REQUIRED TASKS:
- 1) Duplicate the stretch of the crude oil price article from "However, with China" through "news going forward.".
- 2) In the crude oil price article, who said the US-China trade deal was over?
- 3) Write the next part of the crude oil price article, starting after its final sentence.

EXCERPTED TEXT:

== == ==

By Adedapo Adesanya
Prices of crude oil slipped from a three-month high on Tuesday, June 23 after it had rallied earlier in the day as a result of comments on the status of the US-China trade deal.
The Brent crude, which initially hit $43, shed 68 cents or 1.58 percent yesterday to trade at $42.40 per barrel. Also, the US West Texas Intermediate crude dropped 64 cents or 1.47 percent to settle at $40.13 per barrel.
Crude futures earlier rallied after American President, Mr Donald Trump, insisted that the deal between both countries was fully intact, contradicting remarks from a US trade adviser, which brought fears to the market.
The oil market was unsettled by the surprise comments from White House trade adviser, Mr Peter Navarro, who said the hard-won deal was over.
Oil prices have been buoyed in recent days by signs that demand was coming back, but renewed fears of a second wave of the coronavirus has threatened this.
However, with China being the largest importer of crude in the world, and with the trade deal with Washington widely considered a crucial factor for sustained oil demand growth in the Asian powerhouse, the good news may well outweigh the bad news going forward.
Also, supplies in the US, the largest producer, are expected to show a decline in the week ended June 19, with a forecast that the Energy Information Administration (EIA) on Wednesday will report a fall of 100,000 barrels in domestic crude supplies.

== == ==

AVAILABLE DATA:
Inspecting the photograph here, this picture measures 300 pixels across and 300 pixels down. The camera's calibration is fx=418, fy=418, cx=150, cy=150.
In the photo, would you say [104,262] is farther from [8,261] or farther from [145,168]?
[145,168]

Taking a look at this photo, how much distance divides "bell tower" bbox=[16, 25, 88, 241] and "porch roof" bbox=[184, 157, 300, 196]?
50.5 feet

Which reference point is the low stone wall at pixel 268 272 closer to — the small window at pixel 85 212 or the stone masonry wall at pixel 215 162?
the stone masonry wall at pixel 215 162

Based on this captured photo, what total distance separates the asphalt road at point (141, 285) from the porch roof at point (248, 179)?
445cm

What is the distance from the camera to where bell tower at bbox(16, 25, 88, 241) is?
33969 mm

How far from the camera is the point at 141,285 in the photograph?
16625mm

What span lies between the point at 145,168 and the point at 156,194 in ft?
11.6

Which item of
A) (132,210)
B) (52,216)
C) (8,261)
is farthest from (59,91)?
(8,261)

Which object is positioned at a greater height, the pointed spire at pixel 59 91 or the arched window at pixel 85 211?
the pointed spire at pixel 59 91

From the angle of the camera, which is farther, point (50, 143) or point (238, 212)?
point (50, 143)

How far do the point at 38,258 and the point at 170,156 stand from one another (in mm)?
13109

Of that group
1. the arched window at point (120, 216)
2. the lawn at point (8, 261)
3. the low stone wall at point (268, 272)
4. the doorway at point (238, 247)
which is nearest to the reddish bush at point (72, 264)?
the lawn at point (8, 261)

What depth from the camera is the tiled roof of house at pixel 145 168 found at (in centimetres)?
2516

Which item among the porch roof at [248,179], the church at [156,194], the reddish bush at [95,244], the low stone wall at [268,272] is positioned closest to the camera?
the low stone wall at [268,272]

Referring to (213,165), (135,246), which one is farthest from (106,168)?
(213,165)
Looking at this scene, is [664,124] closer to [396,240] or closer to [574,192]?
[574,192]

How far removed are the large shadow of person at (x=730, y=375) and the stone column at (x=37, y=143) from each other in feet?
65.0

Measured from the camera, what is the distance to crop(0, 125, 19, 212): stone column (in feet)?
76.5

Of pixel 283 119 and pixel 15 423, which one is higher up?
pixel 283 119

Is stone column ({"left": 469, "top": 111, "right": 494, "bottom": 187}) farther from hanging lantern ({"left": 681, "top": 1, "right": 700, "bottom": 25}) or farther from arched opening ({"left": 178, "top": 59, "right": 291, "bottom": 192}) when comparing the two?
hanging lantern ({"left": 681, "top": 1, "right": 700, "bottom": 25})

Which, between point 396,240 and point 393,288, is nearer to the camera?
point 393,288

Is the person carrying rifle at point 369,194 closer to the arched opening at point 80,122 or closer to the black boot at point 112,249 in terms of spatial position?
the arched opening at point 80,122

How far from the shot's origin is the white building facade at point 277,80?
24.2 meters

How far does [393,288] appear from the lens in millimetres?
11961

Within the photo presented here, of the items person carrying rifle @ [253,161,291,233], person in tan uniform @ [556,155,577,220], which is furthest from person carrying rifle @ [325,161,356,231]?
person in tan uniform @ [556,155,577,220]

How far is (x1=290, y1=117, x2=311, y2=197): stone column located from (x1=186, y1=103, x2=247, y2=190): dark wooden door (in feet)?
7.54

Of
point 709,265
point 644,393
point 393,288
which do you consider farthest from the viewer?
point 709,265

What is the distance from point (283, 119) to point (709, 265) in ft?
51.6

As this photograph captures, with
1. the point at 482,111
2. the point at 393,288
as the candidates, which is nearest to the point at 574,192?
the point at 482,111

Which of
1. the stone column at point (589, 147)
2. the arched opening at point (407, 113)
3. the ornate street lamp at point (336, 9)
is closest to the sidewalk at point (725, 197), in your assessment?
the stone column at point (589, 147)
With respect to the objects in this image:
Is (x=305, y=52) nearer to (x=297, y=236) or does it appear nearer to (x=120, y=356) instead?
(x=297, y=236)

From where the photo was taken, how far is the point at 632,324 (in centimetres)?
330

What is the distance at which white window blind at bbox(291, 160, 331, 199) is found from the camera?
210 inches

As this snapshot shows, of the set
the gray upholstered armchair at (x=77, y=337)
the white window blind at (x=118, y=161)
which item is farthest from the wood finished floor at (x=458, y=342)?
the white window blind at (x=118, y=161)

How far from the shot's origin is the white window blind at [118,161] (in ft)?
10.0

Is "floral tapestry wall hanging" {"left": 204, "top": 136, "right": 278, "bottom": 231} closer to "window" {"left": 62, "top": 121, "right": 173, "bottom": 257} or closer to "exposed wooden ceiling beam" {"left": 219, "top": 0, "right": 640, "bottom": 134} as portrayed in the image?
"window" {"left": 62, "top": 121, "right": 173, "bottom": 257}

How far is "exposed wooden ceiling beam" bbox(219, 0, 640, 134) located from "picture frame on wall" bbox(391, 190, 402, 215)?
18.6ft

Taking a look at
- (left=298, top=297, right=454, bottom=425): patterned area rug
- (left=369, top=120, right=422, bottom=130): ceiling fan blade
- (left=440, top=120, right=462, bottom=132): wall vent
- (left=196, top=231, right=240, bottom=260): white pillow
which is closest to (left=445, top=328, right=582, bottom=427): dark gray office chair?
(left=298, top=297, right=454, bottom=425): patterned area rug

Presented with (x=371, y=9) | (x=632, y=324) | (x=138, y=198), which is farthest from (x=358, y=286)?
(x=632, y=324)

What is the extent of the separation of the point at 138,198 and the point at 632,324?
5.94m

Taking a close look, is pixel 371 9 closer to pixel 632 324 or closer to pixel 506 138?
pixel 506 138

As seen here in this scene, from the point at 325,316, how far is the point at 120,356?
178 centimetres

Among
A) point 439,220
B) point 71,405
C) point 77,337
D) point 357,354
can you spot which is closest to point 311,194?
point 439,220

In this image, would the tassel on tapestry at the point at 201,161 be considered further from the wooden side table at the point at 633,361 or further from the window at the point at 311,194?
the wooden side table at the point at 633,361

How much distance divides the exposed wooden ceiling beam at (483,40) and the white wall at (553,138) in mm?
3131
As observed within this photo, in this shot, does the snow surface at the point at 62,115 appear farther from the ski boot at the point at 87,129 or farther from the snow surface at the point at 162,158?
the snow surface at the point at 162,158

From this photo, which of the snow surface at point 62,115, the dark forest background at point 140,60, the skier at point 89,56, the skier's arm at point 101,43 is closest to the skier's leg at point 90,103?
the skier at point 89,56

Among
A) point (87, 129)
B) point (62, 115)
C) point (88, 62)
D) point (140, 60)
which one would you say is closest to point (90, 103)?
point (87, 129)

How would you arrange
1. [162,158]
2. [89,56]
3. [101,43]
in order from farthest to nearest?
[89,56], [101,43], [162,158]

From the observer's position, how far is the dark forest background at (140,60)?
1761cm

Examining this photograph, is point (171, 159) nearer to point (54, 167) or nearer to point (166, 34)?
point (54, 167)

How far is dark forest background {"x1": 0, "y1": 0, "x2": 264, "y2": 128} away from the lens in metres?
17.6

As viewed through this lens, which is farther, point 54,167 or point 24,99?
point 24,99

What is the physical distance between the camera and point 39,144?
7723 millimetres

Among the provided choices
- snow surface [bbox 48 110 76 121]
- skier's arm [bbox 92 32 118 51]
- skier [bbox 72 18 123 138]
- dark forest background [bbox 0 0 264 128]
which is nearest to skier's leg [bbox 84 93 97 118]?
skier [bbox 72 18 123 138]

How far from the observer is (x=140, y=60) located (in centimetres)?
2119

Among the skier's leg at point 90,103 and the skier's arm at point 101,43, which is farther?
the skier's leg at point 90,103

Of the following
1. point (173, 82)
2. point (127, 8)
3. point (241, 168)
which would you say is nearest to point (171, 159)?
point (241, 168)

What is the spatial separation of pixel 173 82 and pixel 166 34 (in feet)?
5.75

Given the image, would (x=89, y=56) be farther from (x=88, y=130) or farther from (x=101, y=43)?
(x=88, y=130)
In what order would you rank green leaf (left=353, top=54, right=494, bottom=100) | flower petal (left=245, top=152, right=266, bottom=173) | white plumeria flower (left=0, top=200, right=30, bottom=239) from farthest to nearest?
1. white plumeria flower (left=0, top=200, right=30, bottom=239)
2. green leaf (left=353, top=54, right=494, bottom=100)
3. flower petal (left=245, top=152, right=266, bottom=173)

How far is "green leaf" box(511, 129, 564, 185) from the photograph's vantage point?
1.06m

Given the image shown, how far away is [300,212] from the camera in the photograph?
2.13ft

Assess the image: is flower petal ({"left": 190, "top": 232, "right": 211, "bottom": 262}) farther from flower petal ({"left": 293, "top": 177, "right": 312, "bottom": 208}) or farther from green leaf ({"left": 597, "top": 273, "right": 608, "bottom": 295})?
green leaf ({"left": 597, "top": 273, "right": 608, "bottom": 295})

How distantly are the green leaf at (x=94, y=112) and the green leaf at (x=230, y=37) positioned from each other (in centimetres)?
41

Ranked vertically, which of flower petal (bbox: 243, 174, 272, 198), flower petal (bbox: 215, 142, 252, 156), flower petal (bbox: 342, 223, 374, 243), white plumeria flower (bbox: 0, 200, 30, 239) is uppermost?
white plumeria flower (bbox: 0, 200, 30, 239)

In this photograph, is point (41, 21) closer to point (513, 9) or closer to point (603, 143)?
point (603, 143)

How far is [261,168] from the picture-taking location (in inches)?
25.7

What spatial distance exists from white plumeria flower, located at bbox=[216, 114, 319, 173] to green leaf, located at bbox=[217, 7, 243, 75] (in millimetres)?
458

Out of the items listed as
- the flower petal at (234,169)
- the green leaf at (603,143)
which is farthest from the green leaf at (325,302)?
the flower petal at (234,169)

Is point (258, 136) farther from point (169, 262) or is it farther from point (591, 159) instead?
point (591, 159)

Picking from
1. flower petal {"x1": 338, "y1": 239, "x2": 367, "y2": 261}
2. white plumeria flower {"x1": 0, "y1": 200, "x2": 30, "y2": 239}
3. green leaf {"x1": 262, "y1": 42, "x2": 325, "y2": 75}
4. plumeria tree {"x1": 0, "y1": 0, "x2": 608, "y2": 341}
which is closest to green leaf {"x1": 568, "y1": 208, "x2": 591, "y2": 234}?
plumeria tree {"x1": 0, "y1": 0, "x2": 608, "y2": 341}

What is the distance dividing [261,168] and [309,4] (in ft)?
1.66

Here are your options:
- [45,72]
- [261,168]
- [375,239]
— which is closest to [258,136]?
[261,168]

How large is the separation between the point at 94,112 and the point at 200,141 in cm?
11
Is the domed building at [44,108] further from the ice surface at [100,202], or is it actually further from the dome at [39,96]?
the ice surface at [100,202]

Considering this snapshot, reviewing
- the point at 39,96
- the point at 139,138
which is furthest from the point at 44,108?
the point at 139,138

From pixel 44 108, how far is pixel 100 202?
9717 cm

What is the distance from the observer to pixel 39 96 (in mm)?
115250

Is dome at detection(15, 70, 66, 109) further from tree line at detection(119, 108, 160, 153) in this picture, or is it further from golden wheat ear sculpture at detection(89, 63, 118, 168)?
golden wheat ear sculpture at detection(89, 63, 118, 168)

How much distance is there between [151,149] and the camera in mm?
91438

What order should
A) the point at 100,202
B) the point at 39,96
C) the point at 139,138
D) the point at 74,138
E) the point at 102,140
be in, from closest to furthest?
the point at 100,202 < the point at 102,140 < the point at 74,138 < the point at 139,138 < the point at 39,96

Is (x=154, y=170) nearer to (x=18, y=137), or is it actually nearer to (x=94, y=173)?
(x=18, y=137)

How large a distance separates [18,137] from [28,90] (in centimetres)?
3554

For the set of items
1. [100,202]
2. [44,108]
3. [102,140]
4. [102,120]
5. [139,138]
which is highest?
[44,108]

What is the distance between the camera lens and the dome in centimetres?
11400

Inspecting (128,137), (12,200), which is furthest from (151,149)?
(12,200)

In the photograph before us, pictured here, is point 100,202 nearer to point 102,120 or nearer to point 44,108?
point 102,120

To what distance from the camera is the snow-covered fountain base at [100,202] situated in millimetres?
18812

== == ==

EXERCISE ANSWERS:
- 1)
However, with China being the largest importer of crude in the world, and with the trade deal with Washington widely considered a crucial factor for sustained oil demand growth in the Asian powerhouse, the good news may well outweigh the bad news going forward.

- 2) White House trade adviser Peter Navarro.

- 3)
They also expect to see a decrease of 1.9 million barrels in gasoline stockpiles, while distillate inventories are likely to edge up by 100,000 barrels.
The weekly round of US inventory data begins with industry figures later on Wednesday morning with the American Petroleum Industry (API) followed by the EIA later.
Oil has rebounded since plunging below zero in April and is now trading around levels last seen in early March before a short-lived but damaging price war broke out between Russia and Saudi Arabia.
Some of the world’s biggest traders have expressed optimism that demand is making a comeback, while OPEC+ laggards are reported to be falling in line with supply cuts.
For the month so far, prices have traded higher on the back of signs that global economies were reviving after many businesses were shut down around the world for a couple of months to combat the spread of the coronavirus pandemic.